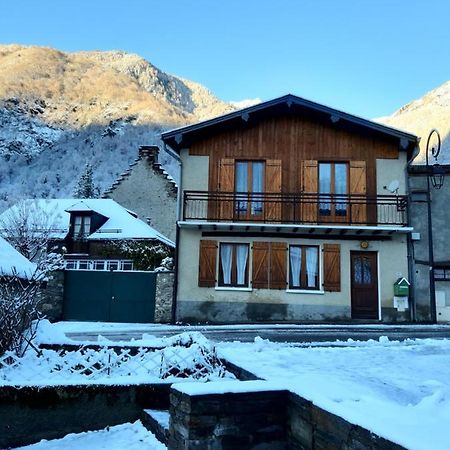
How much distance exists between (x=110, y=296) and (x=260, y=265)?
5.40m

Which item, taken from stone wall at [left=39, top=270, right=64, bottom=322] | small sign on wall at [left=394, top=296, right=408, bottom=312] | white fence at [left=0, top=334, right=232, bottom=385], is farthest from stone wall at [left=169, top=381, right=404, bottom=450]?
stone wall at [left=39, top=270, right=64, bottom=322]

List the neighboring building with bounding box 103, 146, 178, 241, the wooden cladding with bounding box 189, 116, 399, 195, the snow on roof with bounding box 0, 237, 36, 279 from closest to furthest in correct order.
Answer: the snow on roof with bounding box 0, 237, 36, 279 < the wooden cladding with bounding box 189, 116, 399, 195 < the neighboring building with bounding box 103, 146, 178, 241

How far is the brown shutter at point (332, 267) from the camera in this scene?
658 inches

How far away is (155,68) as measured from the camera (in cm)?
10306

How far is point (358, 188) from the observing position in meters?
17.4

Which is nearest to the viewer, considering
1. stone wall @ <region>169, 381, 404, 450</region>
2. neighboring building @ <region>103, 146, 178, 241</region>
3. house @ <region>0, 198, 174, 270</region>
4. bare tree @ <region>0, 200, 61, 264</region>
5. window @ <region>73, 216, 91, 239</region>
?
stone wall @ <region>169, 381, 404, 450</region>

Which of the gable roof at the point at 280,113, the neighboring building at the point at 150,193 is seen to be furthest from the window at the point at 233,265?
the neighboring building at the point at 150,193

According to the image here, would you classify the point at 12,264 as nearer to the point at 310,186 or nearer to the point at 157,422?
the point at 157,422

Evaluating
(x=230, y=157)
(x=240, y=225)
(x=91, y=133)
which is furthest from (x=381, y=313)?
(x=91, y=133)

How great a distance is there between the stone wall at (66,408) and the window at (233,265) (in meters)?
10.3

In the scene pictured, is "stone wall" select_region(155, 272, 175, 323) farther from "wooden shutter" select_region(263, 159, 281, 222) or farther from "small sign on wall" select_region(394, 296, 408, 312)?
"small sign on wall" select_region(394, 296, 408, 312)

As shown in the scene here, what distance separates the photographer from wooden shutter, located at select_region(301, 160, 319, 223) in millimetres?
17219

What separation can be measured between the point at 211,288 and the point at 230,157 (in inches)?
185

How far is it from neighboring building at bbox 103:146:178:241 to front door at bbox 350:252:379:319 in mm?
14669
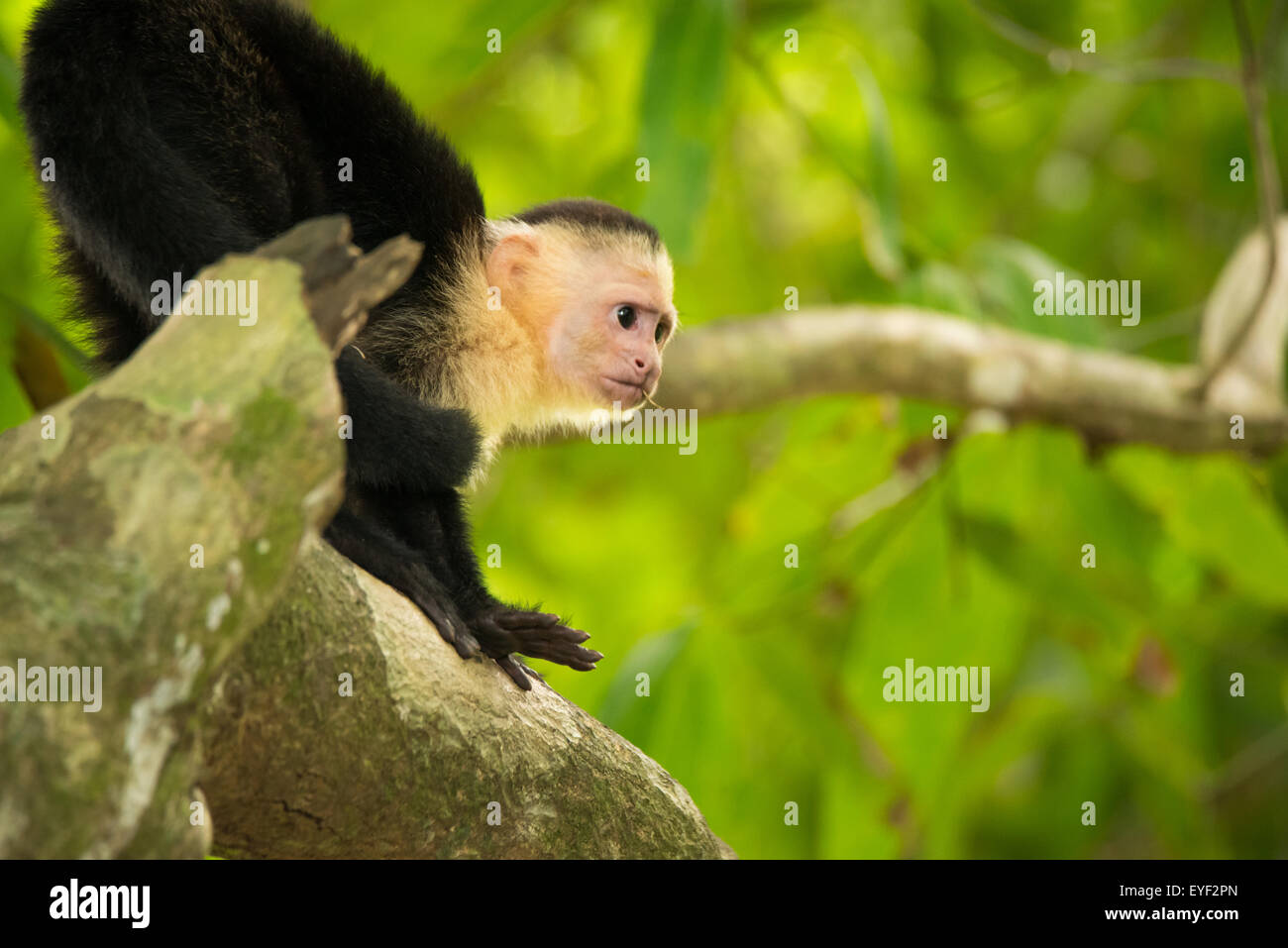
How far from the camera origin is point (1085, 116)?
313 inches

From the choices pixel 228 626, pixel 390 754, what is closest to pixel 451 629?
pixel 390 754

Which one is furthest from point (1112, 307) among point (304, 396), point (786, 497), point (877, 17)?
point (304, 396)

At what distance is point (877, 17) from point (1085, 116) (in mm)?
1397

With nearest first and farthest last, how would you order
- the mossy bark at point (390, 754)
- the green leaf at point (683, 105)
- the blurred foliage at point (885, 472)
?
the mossy bark at point (390, 754) < the green leaf at point (683, 105) < the blurred foliage at point (885, 472)

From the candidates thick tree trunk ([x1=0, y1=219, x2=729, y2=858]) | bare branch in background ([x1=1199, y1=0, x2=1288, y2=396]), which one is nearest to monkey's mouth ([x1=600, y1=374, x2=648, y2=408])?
thick tree trunk ([x1=0, y1=219, x2=729, y2=858])

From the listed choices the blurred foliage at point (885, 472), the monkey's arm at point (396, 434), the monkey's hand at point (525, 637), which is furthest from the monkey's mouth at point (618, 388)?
the monkey's arm at point (396, 434)

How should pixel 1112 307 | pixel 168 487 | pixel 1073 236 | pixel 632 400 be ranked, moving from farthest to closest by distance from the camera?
1. pixel 1073 236
2. pixel 1112 307
3. pixel 632 400
4. pixel 168 487

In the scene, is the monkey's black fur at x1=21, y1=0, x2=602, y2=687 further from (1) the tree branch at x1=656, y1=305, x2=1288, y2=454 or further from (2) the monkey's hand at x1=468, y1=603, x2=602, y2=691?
(1) the tree branch at x1=656, y1=305, x2=1288, y2=454

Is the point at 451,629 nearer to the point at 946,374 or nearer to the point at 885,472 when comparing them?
the point at 946,374

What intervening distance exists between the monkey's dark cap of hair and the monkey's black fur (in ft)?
2.01

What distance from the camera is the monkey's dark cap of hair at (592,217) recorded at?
3.93 meters

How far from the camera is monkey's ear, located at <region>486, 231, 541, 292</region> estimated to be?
3.82m

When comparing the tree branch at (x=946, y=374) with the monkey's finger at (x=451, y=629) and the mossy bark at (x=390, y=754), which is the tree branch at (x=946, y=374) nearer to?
the monkey's finger at (x=451, y=629)

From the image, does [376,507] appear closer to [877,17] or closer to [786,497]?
[786,497]
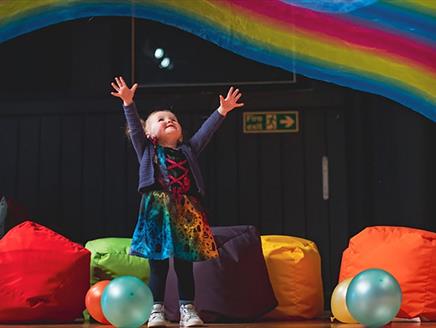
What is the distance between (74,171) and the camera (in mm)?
3854

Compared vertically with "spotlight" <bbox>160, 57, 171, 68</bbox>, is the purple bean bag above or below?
below

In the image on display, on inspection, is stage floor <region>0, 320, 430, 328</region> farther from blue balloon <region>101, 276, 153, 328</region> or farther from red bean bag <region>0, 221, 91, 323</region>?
blue balloon <region>101, 276, 153, 328</region>

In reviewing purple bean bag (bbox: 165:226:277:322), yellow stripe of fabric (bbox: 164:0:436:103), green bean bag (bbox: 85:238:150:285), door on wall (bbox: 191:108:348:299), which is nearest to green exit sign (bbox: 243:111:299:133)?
door on wall (bbox: 191:108:348:299)

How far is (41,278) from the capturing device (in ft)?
9.39

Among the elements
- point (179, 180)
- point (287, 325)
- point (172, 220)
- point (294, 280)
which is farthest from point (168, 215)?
point (294, 280)

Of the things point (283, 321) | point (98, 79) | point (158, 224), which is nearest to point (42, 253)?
point (158, 224)

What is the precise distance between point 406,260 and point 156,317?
0.96 m

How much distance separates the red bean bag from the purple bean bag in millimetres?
343

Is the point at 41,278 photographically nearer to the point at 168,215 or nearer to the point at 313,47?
the point at 168,215

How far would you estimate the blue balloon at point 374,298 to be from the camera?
2.26 meters

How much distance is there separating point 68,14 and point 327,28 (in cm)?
107

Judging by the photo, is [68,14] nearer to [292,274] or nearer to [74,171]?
[74,171]

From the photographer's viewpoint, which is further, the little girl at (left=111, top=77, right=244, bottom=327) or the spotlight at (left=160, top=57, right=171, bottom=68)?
the spotlight at (left=160, top=57, right=171, bottom=68)

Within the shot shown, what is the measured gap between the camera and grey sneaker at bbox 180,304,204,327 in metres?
2.55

++++

SHORT EXERCISE - Copy exactly, and only, the lines from the one containing "In reviewing purple" through the last line of the listing.

RESULT OF THE TASK -
In reviewing purple bean bag (bbox: 165:226:277:322), yellow stripe of fabric (bbox: 164:0:436:103), green bean bag (bbox: 85:238:150:285), door on wall (bbox: 191:108:348:299), which is nearest to green exit sign (bbox: 243:111:299:133)?
door on wall (bbox: 191:108:348:299)

How far is (41,278) from the capturing device (in ft)?
9.39

Among the elements
- point (179, 180)
- point (287, 325)
- point (172, 220)
- point (294, 280)
which is farthest from point (168, 215)?
point (294, 280)

Of the things point (283, 321) | point (98, 79) | point (158, 224), which is nearest to point (42, 253)?
point (158, 224)

What is the precise distance between point 406,260 and point 156,317?
0.96 m

How much distance separates the red bean bag from the purple bean bag in millimetres?
343

Is the point at 41,278 photographically nearer to the point at 168,215 or nearer to the point at 313,47?
the point at 168,215

How far would you estimate the blue balloon at point 374,298 to be from the camera?
2.26 meters

How much distance is there separating point 68,14 and point 327,28 (in cm)?
107

Judging by the photo, is [68,14] nearer to [292,274] or nearer to [74,171]?
[74,171]

From the photographer's viewpoint, which is further, the little girl at (left=111, top=77, right=244, bottom=327) or the spotlight at (left=160, top=57, right=171, bottom=68)?
the spotlight at (left=160, top=57, right=171, bottom=68)

Within the shot shown, what is the measured gap between the camera and grey sneaker at bbox 180,304,204,327 in metres?
2.55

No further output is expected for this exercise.